Records drawn from a dataset:
________

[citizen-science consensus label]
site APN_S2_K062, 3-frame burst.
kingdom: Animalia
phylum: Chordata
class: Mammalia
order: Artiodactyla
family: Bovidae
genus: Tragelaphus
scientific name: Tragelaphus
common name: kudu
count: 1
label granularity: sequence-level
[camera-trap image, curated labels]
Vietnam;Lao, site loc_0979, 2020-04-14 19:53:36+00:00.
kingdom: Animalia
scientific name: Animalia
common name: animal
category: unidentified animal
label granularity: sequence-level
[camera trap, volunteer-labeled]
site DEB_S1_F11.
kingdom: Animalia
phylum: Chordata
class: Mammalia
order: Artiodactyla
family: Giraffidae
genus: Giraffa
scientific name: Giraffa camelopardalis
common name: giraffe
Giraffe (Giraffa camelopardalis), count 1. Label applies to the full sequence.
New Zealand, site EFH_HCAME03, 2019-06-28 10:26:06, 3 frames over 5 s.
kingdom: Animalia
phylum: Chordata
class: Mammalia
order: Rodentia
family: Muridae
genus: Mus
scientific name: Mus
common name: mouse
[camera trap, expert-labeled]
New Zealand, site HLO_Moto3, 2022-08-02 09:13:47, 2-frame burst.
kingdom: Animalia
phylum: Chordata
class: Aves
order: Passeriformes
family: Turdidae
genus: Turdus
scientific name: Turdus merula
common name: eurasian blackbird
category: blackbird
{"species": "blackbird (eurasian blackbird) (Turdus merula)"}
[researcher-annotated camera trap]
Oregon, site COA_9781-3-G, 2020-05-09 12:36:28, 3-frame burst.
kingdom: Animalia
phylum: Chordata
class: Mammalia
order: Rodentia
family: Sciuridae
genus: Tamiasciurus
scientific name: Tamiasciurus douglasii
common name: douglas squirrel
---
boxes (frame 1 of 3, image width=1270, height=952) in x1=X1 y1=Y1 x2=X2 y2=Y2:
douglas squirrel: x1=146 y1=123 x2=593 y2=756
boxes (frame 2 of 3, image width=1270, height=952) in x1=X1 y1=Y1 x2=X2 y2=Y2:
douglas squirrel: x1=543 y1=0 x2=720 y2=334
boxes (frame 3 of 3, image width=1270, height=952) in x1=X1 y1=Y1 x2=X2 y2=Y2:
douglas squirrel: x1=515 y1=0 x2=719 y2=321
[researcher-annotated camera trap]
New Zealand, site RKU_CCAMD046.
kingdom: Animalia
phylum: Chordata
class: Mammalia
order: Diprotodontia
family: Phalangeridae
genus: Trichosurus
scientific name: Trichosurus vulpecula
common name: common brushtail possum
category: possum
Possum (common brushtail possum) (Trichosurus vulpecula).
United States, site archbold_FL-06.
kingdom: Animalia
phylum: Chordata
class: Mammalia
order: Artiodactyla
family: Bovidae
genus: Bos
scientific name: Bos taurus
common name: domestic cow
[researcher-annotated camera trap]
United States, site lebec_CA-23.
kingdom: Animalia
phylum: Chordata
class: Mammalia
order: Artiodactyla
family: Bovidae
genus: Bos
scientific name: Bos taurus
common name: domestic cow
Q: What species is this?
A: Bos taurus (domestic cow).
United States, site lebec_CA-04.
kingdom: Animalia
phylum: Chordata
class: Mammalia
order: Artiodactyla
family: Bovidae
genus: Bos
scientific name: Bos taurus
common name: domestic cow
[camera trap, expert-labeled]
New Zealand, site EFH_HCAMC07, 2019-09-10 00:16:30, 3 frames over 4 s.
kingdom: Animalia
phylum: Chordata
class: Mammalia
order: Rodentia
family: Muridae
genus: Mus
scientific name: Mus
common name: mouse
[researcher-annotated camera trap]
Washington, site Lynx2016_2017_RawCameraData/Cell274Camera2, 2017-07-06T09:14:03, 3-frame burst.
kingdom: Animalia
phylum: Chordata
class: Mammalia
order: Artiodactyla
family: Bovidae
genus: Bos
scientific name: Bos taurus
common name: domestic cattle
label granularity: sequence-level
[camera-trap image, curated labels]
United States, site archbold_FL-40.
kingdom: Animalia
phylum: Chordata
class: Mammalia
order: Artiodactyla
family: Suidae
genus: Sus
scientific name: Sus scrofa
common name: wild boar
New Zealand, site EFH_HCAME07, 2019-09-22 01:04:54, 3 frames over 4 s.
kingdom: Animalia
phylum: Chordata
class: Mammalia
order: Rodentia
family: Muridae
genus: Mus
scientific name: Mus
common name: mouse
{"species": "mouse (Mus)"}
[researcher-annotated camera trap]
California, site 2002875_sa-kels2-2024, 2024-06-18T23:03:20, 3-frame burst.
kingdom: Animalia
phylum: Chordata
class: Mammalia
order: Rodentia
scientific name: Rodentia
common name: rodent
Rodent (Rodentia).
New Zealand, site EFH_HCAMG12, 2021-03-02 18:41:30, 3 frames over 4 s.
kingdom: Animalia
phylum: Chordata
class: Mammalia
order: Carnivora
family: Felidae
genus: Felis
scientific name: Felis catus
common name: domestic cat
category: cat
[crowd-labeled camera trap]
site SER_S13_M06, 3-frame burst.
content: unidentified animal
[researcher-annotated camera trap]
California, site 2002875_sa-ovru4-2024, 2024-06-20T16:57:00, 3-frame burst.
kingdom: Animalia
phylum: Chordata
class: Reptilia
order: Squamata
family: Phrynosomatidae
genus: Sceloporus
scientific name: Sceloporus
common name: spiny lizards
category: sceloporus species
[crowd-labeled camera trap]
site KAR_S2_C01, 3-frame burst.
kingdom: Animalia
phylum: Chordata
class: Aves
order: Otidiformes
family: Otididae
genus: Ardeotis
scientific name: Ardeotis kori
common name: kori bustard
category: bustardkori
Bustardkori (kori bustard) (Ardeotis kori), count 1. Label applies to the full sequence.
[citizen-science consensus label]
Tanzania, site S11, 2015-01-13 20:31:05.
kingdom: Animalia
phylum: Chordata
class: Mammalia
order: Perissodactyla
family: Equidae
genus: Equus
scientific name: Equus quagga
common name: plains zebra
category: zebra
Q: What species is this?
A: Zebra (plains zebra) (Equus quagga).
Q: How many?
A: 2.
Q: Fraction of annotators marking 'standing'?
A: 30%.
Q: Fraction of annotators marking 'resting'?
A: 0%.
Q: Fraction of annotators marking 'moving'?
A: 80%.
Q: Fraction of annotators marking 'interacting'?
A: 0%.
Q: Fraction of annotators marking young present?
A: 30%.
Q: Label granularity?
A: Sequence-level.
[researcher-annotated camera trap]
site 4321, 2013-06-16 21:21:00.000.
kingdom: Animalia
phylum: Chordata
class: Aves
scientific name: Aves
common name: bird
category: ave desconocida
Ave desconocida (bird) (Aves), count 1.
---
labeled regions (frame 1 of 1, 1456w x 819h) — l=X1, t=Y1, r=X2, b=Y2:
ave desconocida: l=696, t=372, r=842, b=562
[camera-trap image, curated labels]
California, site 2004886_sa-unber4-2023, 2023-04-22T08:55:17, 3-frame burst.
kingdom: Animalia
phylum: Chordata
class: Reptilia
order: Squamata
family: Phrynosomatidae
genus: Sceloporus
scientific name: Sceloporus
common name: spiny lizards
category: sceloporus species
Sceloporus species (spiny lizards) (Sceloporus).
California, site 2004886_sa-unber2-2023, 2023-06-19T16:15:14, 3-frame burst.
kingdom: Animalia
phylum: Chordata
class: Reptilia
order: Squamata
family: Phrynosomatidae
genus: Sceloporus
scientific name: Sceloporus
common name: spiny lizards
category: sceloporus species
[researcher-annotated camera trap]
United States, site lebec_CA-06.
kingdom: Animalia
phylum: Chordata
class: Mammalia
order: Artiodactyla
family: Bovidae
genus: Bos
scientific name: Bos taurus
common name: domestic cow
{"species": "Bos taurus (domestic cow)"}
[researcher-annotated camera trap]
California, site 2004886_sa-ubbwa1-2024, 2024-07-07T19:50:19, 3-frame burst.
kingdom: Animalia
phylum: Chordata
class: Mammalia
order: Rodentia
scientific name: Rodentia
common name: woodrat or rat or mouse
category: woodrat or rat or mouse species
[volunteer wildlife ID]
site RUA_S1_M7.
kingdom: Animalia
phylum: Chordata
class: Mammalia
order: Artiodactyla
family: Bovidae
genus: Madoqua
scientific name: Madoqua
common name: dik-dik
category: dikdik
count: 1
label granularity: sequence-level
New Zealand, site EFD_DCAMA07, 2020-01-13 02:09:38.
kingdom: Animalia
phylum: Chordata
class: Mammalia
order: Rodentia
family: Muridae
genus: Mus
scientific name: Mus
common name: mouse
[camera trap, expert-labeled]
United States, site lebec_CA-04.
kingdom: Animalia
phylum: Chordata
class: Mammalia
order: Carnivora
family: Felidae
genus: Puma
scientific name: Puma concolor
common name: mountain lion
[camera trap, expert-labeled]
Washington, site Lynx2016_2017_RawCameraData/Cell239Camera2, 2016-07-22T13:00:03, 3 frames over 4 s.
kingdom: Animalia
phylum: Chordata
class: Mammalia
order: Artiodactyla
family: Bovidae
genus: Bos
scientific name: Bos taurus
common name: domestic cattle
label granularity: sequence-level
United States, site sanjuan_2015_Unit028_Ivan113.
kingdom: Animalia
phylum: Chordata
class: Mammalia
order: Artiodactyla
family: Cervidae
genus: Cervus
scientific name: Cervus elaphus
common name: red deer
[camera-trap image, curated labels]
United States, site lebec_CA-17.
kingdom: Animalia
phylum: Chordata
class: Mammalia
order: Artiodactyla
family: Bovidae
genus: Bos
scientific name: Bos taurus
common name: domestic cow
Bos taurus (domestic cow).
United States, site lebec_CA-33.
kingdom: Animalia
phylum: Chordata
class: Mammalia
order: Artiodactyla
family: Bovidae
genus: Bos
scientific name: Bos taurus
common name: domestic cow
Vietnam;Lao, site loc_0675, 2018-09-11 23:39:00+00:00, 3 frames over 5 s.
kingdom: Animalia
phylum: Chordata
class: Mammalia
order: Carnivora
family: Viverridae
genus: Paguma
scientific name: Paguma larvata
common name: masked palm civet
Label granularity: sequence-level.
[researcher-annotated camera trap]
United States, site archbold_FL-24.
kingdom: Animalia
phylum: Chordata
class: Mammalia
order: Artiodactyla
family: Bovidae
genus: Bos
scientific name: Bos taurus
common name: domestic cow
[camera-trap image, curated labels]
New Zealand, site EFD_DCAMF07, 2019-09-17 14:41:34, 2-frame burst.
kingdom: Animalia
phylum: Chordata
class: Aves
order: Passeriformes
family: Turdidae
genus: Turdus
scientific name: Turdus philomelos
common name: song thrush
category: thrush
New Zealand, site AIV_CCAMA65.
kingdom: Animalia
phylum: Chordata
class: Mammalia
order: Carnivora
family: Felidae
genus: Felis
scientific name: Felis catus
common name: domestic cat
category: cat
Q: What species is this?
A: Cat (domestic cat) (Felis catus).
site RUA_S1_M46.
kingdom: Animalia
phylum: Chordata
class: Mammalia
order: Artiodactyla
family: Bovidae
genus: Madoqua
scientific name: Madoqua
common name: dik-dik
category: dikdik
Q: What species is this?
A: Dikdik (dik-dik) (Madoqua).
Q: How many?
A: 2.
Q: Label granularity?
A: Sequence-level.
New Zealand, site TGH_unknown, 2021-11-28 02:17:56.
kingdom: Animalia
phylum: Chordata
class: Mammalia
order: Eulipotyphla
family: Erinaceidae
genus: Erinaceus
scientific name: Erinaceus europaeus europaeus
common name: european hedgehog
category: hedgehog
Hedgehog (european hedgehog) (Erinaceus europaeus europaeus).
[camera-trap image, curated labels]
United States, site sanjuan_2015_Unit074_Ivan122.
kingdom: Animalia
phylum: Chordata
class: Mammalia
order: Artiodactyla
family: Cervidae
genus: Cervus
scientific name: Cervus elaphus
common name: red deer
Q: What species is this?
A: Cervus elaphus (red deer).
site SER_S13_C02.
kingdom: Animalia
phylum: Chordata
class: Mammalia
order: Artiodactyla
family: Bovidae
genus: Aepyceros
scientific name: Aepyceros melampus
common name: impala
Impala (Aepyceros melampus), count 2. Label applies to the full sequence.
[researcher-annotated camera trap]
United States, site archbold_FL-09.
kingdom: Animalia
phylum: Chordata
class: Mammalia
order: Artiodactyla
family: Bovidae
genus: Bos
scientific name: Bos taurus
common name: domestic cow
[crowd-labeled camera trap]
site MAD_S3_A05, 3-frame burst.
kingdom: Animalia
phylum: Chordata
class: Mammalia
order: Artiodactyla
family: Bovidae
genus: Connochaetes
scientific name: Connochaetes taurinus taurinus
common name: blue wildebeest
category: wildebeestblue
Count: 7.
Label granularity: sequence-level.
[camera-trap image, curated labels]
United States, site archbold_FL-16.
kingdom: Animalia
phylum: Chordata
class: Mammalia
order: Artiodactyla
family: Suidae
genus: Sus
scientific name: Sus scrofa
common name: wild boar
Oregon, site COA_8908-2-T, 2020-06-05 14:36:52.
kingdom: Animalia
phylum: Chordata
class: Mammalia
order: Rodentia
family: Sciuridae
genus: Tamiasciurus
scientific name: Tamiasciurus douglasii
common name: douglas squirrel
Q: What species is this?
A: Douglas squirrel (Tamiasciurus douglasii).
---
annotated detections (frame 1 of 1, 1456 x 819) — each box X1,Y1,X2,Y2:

________

● **EXERCISE INSTRUCTIONS**
Lines from the records above that hold "frames" are the ones to list.

● **SOLUTION TO THIS TASK**
New Zealand, site EFH_HCAME03, 2019-06-28 10:26:06, 3 frames over 5 s.
New Zealand, site EFH_HCAMC07, 2019-09-10 00:16:30, 3 frames over 4 s.
New Zealand, site EFH_HCAME07, 2019-09-22 01:04:54, 3 frames over 4 s.
New Zealand, site EFH_HCAMG12, 2021-03-02 18:41:30, 3 frames over 4 s.
Washington, site Lynx2016_2017_RawCameraData/Cell239Camera2, 2016-07-22T13:00:03, 3 frames over 4 s.
Vietnam;Lao, site loc_0675, 2018-09-11 23:39:00+00:00, 3 frames over 5 s.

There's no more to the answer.